• Action item: In the study abstract on family resilience among parents with cancer, how many patients were recruited, and how many were fathers and how many mothers?

• Text under study:
+===+

The Preliminary Study of Family Resilience and Its Correlates Among Cancer Parents

Sunday, 27 July 2014

Wei-Ching Chen, RN, BS
Graduate Institute of nursing, National Defense Medical Center, Taipei City, Taiwan
Chin-Mi Chen, PhD, RN
School of Nursing, National Defense Medical Center, Taipei, Taiwan

Purpose: The purpose of this study was to explore the relationships of perceived stress, parent-adolescent communication, and family resilience among the parents with cancer. The family resilience framework that was developed by Walsh (2003) was used as the theoretical framework of this study.

Methods: The study was a cross-sectional design, and participants were included by convenience sampling. Inclusion criteria were 1) diagnosed with cancer over 3 months, and 2) being parents with adolescent children. Data were collected by a structured questionnaire that consisted of a demographic information datasheet and three scales: perceived stress scale, family resilience scale, and parent-adolescent communication scale. The IRB approvals ensured that participants’ human rights were considered and protected.

Results: Eleven patients (6 fathers; 5 mothers) were recruited from a medical center in the northern of Taiwan. Mean score of the perceived stress were 23 (SD=1.732) for fathers, and 19 (SD=3.194) for mothers. Mean score of the parent-adolescent communication were 66 (SD=5.489) for fathers, and 68.2 (SD=2.691) for mothers. Mean score of the family resilience were 93.83 (SD=7.855) for fathers, and 89.6 (SD=9.19) for mothers. In addition, family resilience negatively correlated with perceived stress (r = -0.170), and positively with parent-adolescent communication (r = 0.245).

Conclusion: These results reveal the feasibility of this study and showed this mean score of each scale may be various between fathers and mothers. Perceived stress and parent-adolescent communication may be the correlates of family resilience. Therefore, we need more participants to prove these preliminary findings.

+===+

• Information supplied:

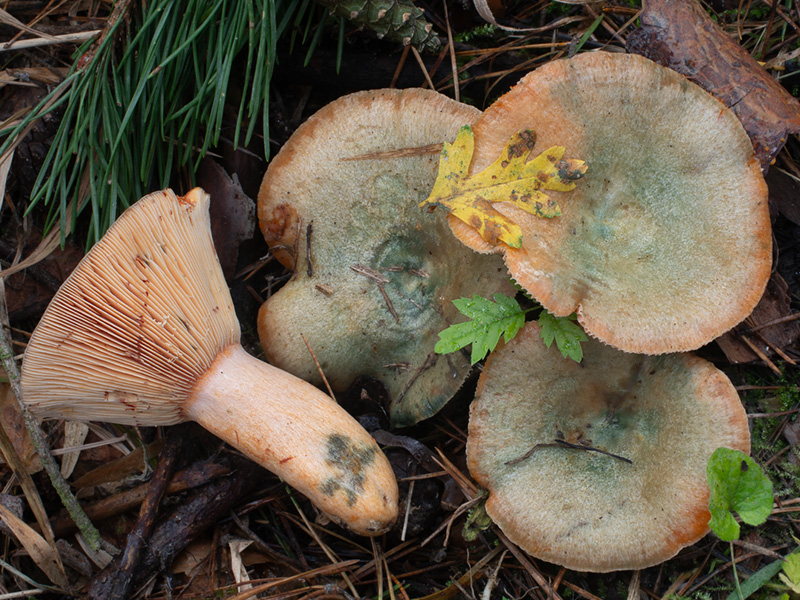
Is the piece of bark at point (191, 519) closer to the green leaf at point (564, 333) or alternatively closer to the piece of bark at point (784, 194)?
the green leaf at point (564, 333)

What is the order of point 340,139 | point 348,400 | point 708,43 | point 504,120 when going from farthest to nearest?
point 348,400 → point 340,139 → point 708,43 → point 504,120

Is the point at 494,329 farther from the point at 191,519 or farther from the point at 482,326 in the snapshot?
the point at 191,519

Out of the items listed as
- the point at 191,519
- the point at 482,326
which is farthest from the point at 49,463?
the point at 482,326

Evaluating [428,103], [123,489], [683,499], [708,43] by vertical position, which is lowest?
[123,489]

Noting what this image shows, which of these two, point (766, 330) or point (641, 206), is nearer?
point (641, 206)

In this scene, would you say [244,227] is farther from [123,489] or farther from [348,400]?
[123,489]

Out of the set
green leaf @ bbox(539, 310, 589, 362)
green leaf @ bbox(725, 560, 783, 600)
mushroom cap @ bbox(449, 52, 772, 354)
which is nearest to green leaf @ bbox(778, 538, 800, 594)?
green leaf @ bbox(725, 560, 783, 600)

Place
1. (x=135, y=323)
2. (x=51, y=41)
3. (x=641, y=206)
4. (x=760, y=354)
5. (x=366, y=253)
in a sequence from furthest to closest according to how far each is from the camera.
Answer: (x=366, y=253) → (x=51, y=41) → (x=760, y=354) → (x=641, y=206) → (x=135, y=323)

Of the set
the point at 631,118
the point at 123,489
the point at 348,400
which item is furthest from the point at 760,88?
the point at 123,489
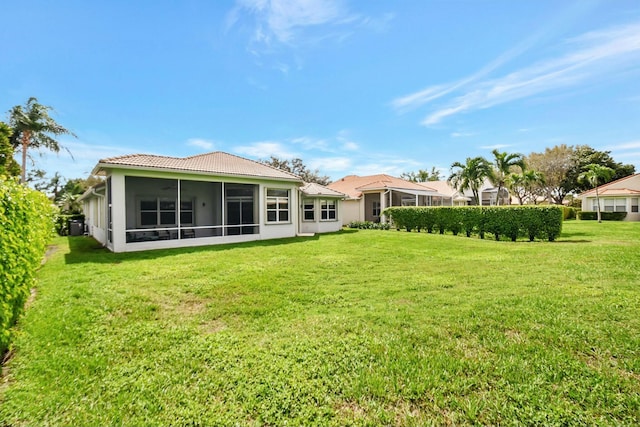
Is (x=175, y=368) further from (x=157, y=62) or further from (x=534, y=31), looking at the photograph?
(x=157, y=62)

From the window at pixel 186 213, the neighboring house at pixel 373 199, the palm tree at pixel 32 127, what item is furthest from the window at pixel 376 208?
the palm tree at pixel 32 127

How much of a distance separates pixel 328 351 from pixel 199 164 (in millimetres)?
13740

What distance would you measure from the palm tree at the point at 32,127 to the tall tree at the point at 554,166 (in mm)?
58776

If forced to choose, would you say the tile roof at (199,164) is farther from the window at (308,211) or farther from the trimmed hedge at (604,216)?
the trimmed hedge at (604,216)

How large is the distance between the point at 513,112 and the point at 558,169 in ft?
106

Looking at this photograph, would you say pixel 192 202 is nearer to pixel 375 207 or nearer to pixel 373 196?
pixel 373 196

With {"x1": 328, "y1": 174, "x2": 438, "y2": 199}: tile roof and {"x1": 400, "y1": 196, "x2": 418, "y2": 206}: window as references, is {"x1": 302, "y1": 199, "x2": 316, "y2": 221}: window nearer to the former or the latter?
{"x1": 328, "y1": 174, "x2": 438, "y2": 199}: tile roof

+===+

• Solution to the problem: Eleven patients were recruited: 6 fathers and 5 mothers.